Non specifica la Nato quale sia «l’opposizione siriana» attaccata dalla Russia. Il Pentagono ha dovuto ammettere, il 16 settembre, di essere riuscito ad addestrare in Turchia, spendendo 41 milioni di dollari, appena 60 combattenti attentamente selezionati, ma che, una volta infiltrati in Siria con l’insegna di «Nuovo esercito siriano», sono stati «quasi completamente spazzati via da forze del Fronte al-Nusra». L’«opposizione siriana», che la Nato vorrebbe non fosse attaccata, è una galassia di gruppi armati, formati per la maggior parte da combattenti stranieri, finanziati dall’Arabia Saudita e altre monarchie del Golfo, molti dei quali sono passati dai campi di addestramento della Cia e delle Forze speciali Usa in Turchia. Il confine tra questi gruppi e l’Isis è assai labile, tanto che spesso armi fornite all’«opposizione» finiscono nelle mani dell’Isis. Ciò che li accomuna è l’obiettivo, funzionale alla strategia Usa/Nato, di abbattere il governo di Damasco.

L’accusa alla Russia di attaccare volutamente i civili in Siria (e certo non si possono escludere morti di civili nei raid russi contro l’Isis) viene da una Nato che nelle varie guerre – vedi in Afghanistan il dramma di Kunduz – ha fatto strage di civili. Contro la Jugoslavia nel 1999, essa impiegò 1.100 aerei che effettuarono in 78 giorni 38mila sortite, sganciando 23 mila bombe e missili, provocando tante vittime civili, ancora oggi a causa di uranio impoverito e scorie chimiche delle raffinerie bombardate. Nella guerra contro la Libia nel 20Il l’aviazione Usa/Nato effettuò 10mila missioni di attacco, con oltre 40mila bombe e missili; e alle vittime civili dei bombardamenti si sono aggiunte quelle più numerose, del caos provocato dalla demolizione dello Stato libico.

La Nato, che denuncia lo sconfinamento casuale di aerei russi nello spazio aereo turco definendolo «violazione dello spazio aereo Nato», non riesce a nascondere il vero problema: lo scacco subìto dalla mossa russa di attaccare realmente l’Isis, che la coalizione a guida Usa (ufficialmente non è la Nato a intervenire in Siria) fa finta di attaccare, colpendo obiettivi secondari. Non si spiega altrimenti come colonne di centinaia di camion, carichi di rifornimenti, siano potute finora arrivare dalla Turchia nei centri controllati dall’Isis (lo mostrano foto satellitari) e colonne di veicoli militari dell’Isis si siano potute spostare tranquillamente allo scoperto.

Su questo sfondo i ministri degli esteri Nato annunciano da Bruxelles il potenziamento del Readiness Action Plan.

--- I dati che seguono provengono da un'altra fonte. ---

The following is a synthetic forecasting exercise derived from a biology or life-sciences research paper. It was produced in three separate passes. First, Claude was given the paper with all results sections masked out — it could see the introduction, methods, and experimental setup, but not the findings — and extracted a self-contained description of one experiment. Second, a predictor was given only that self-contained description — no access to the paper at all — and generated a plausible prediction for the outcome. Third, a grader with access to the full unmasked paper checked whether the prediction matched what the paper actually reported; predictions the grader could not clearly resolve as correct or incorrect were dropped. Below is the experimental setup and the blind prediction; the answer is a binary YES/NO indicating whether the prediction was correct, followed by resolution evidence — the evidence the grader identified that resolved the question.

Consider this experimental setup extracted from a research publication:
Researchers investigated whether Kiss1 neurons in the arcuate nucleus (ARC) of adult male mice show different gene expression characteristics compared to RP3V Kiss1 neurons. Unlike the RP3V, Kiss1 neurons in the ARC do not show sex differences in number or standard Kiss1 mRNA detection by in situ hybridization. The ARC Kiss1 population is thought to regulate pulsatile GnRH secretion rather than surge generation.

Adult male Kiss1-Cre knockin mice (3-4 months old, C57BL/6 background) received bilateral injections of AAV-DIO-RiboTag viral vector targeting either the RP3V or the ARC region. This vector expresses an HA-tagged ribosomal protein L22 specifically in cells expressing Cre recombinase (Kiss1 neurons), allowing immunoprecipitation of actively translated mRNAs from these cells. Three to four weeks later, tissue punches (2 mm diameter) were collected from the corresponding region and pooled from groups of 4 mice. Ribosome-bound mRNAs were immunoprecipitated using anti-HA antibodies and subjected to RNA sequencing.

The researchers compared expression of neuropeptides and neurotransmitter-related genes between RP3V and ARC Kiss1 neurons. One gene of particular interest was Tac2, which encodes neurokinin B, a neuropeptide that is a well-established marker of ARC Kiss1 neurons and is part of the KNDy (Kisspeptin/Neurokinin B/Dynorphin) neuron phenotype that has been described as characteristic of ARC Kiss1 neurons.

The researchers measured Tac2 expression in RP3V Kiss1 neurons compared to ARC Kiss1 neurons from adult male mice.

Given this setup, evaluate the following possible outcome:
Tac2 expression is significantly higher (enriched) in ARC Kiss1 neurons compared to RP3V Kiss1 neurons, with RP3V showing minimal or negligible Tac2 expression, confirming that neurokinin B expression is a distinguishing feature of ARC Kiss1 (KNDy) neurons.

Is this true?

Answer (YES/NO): YES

Dopo l’attivazione in settembre di sei «piccoli quartieri generali» in Bulgaria, Estonia, Lettonia, Lituania, Polonia e Romania, destinati a una più stretta integrazione delle forze, viene deciso di aprirne altri due in Ungheria e Slovacchia e di «preposizionare materiale militare nell’Est europeo, così da poter rapidamente rafforzare, se necessario, gli alleati orientali». Viene deciso allo stesso tempo di potenziare la «Forza di risposta», aumentata a 40mila uomini. Il segretario generale Stoltenberg dà a tale proposito un importante annuncio: la Germania assumerà nel 2019 la guida della «Forza di punta ad altissima prontezza operativa» che, come dimostra l’esercitazione Trident Juncture 2015, può essere proiettata in 48 ore «ovunque in qualsiasi momento». E la Gran Bretagna «invierà più truppe a rotazione nei paesi baltici e in Polonia per addestramento ed esercitazioni». L’annunciato maggiore impegno di Germania e Gran Bretagna nella Nato sotto comando Usa conferma che le maggiori potenze europee, che hanno propri interessi talvolta in contrasto con quelli statunitensi, si ricompattano con gli Usa quando viene minacciato il predominio dell’Occidente.

I ministri della difesa della Nato annunciano «ulteriori passi per rafforzare la difesa collettiva» non solo verso Est ma verso Sud. «I nostri comandanti militari – comunica Stoltenberg – hanno confermato che abbiamo ciò che occorre per dispiegare la Forza di risposta nel Sud». La Nato è dunque pronta ad altre guerre in Medioriente e Nordafrica.